Two weeks ago at Young Urban Zen we read Chogyam Trungpa’s
description of dukkha, and discussed
the translation of the word as “suffering”, “dissatisfaction,” “a sense of being off, or not at ease
with oneself.” Much of the conversation afterward
centered on how striving is connected to suffering, how non-striving is
connected to the cessation of suffering, and what “non-striving” means.
During this last week, while down with the flu, I’ve been
considering dukkha.
I’m usually concerned with historical contextualization: In
an academic paper, I wouldn’t assume that dukkha
means the same thing from one century to the next, from one land to the
next, or from one Buddhist thinker to the next.
But for this, I’m only concerned with my personal relationship to dukkha. What do I feel it to be when I
turn inward?
The first two things I notice: first, in zazen I naturally
feel dukkha, the feeling pervades my body: I know dukkha through my body. Second, I have total faith in the fact of dukkha because I experience it as my
body. And third, I have yet no words to describe
what I feel dukkha to be, but I think
I may make some progress here. I find it
interesting that, despite not accepting any general translation of dukkha, I still feel that my body knows
what it is. Perhaps this is what often
occurs in religion – people end up describing their own somatic experiences of
various religious categories, reading heaven and hell, spirits, soul (and even
body) through body. And in turn the categories
we utilize shape our somatic experiences.
This brings up all manner of hermeneutical questions for me.
But before the dukkha I
know through zazen, that I feel in my body, the dukkha that I do not feel: not only the standard translation as “suffering,”
but the way suffering is typically described. I’ve
been lucky to know Buddhism first hand rather than through text, because text
alone may have led me to some serious misunderstandings. I have also been lucky to have encountered
the texts I have encountered early on – Gary Snyder first, then Suzuki Roshi,
Dogen, and various Zen texts. I count
myself lucky because the way dukkha is typically described in many contemporary,
popular Buddhist books may have pushed me away rather than pulled me in.
Even Trungpa, who we read at YUZ: “Whether we eat, sleep,
work, play, whatever we do, life contains dukkha,
dissatisfaction, pain.
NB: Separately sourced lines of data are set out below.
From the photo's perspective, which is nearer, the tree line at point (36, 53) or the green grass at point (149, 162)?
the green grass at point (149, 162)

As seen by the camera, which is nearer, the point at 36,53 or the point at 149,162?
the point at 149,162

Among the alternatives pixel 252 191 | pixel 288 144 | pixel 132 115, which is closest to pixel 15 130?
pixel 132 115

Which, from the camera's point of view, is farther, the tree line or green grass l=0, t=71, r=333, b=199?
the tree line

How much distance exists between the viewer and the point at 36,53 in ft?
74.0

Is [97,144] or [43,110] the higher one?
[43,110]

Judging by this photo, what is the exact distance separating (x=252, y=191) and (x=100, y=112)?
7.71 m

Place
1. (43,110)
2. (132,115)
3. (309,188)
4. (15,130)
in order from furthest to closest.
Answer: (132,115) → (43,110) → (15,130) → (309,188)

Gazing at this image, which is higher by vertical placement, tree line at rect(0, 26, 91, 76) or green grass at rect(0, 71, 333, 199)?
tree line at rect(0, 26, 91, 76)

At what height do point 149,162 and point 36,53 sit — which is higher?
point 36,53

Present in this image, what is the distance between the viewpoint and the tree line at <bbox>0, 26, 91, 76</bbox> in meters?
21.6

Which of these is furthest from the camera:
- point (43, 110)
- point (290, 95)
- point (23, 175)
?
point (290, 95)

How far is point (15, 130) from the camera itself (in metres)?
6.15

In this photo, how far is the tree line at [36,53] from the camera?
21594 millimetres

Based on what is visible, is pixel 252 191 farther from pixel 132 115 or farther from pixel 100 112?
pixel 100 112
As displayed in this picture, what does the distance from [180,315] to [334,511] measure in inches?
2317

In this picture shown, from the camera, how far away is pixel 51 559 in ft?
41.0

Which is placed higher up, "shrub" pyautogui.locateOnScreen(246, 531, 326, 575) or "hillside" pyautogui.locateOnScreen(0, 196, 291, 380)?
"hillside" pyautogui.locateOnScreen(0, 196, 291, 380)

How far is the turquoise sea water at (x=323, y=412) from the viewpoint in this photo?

If we enjoy
pleasure, we are afraid to lose it; we strive for more and more pleasure or try
to contain it. If we suffer in pain, we
want to escape it. We experience
dissatisfaction all the time.” Etc, etc. If this was my first encounter with Buddhism,
I would get the impression that Buddhism was created by unfortunate people who
walked around the world in a constant state of anxiety, constantly worried that
any pleasure they had would cause them to suffer in the future.
I imagine a common line-by-line reaction to this description
of dukkha would be something like
this: “Life contains suffering? Of
course! But if I have pleasure, I enjoy
it, I don’t fear losing it. I know
pleasure is momentary. And if I’m in
pain, I accept it, I deal with it like everyone else. I don’t try to run from it. Why obsess over suffering like this?”
So now back to what I feel in my body – to what I trust – and to what I feel may be a
misunderstanding of what is meant by these various translations of dukkha that just never seem to hit the
mark. I know that dukkha is a core part of my being, and of human being, but this core
part of human being is not a sense of
suffering, or the sense that life is
not quite right. It is not the sense that things are slightly off, like an
imperfect wheel. If that was dukkha, human beings would be walking around
in a state of existential crisis all the time, but we’re not.
Dukkha as
suffering is not the sense of or
experience of suffering. It is not
the sense of things not being quite
right. Dukkha is not an experience of suffering, but as a massive, omnipresent, subterranean
fact of human life: that our actions, almost in general, facilitate suffering. It is a fact that underlies all of our
activity. This suffering is not
something we are present to, it is not the suffering that is
obvious to all. Rather, it is the insight that every breath I take – a calm breath, an
anxious breath – shapes my organism in some way, as does every thought, every
feeling, every perception. And often
this “shaping” is in the form of suffering.
Everything – every activity, such as processing a sound, looking at a
bird in a tree, or taking a walk – leaves an impression, on the mind, yes, but
also in the organism as a whole. And dukkha is created, enforced in some
particular way, by every subtle action.
Every subtle action in the orchestra of our lives has some
effect on our ease or lack of ease in the world. Dukkha is
the fact that most often, our every action enforces some form of lack of ease,
some variety of suffering. And Buddhism
is a way of addressing that fact.
I rewrote this many times before posting it, and feel I have taken one simple but important step: away from dukkha as any kind of sense or experience of suffering, and towards dukkha as the general fact that our actions, in general, facilitate suffering. This differentiation is enormously helpful to me, although I imagine it sounds rather underwhelming. But I feel I know have a better grasp of what is meant by 'suffering,' why that term makes sense, and I feel closer to Buddhism for having thought this out.